━━ INPUT DATA
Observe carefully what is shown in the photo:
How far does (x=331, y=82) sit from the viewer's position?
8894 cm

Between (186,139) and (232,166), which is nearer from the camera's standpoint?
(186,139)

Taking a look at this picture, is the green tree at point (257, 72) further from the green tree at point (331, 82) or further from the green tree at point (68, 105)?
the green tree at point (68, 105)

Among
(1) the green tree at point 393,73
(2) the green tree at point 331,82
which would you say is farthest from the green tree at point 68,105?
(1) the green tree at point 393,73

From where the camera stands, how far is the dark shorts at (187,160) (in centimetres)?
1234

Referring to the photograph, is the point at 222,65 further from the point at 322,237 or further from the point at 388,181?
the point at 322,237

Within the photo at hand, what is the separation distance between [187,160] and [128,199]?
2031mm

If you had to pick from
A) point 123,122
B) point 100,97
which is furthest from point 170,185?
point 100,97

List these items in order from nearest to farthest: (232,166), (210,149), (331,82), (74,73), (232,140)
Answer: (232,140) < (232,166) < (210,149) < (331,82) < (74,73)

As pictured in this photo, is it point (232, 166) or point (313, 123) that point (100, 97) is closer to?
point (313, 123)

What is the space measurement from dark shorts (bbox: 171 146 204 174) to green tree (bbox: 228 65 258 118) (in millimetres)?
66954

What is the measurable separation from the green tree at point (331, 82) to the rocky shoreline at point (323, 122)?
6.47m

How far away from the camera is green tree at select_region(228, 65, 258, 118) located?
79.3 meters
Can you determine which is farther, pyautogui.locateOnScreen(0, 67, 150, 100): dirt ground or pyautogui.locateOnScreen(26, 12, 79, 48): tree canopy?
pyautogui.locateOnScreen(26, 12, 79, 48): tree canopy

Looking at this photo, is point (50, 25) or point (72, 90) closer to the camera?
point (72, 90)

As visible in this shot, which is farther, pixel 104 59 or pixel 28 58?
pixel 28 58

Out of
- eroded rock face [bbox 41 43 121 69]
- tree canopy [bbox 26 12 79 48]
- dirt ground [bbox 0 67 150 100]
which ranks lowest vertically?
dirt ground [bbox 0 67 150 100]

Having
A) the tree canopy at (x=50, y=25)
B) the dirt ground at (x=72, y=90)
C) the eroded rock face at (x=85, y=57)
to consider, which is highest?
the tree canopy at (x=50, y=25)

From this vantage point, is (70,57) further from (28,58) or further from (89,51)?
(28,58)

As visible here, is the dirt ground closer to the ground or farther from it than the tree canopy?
━━━━
• **TASK DETAILS**
Beginning at the line that holds "From where the", reproduce each line of the records above down to and including the last one.

• **ANSWER TO THIS PROBLEM**
From where the camera stands, how far is the dark shorts at (187,160) (in centimetres)?
1234

Referring to the photograph, is the point at 222,65 further from the point at 322,237 or further from the point at 388,181?
the point at 322,237

Within the photo at hand, what is the separation distance between [187,160] and [128,199]?
2031mm

If you had to pick from
A) point 123,122
B) point 100,97
which is furthest from point 170,185?
point 100,97

List these items in order from nearest to farthest: (232,166), (210,149), (331,82), (74,73), (232,140)
Answer: (232,140) < (232,166) < (210,149) < (331,82) < (74,73)

As pictured in this photo, is it point (232, 166) or point (313, 123) that point (100, 97) is closer to?
point (313, 123)

What is the space measurement from dark shorts (bbox: 171 146 204 174) to green tree (bbox: 228 65 258 118) (in millimetres)?
66954

What is the measurable separation from the green tree at point (331, 82) to the rocky shoreline at point (323, 122)?
6.47m

How far away from the camera is green tree at select_region(228, 65, 258, 118) located?
79.3 meters
Can you determine which is farther, pyautogui.locateOnScreen(0, 67, 150, 100): dirt ground or pyautogui.locateOnScreen(26, 12, 79, 48): tree canopy?
pyautogui.locateOnScreen(26, 12, 79, 48): tree canopy

Looking at this photo, is point (50, 25) or point (72, 90) closer to the camera?
point (72, 90)

As visible in this shot, which is farther, pixel 104 59 or pixel 28 58?
pixel 28 58

Out of
- eroded rock face [bbox 41 43 121 69]
- tree canopy [bbox 26 12 79 48]
- dirt ground [bbox 0 67 150 100]
which ranks lowest vertically?
dirt ground [bbox 0 67 150 100]

Having
A) the tree canopy at (x=50, y=25)
B) the dirt ground at (x=72, y=90)
C) the eroded rock face at (x=85, y=57)
to consider, which is highest?
the tree canopy at (x=50, y=25)

From this vantage point, is (70,57) further from (28,58) or further from (89,51)?
(28,58)

As visible here, is the dirt ground closer to the ground or farther from it than the tree canopy?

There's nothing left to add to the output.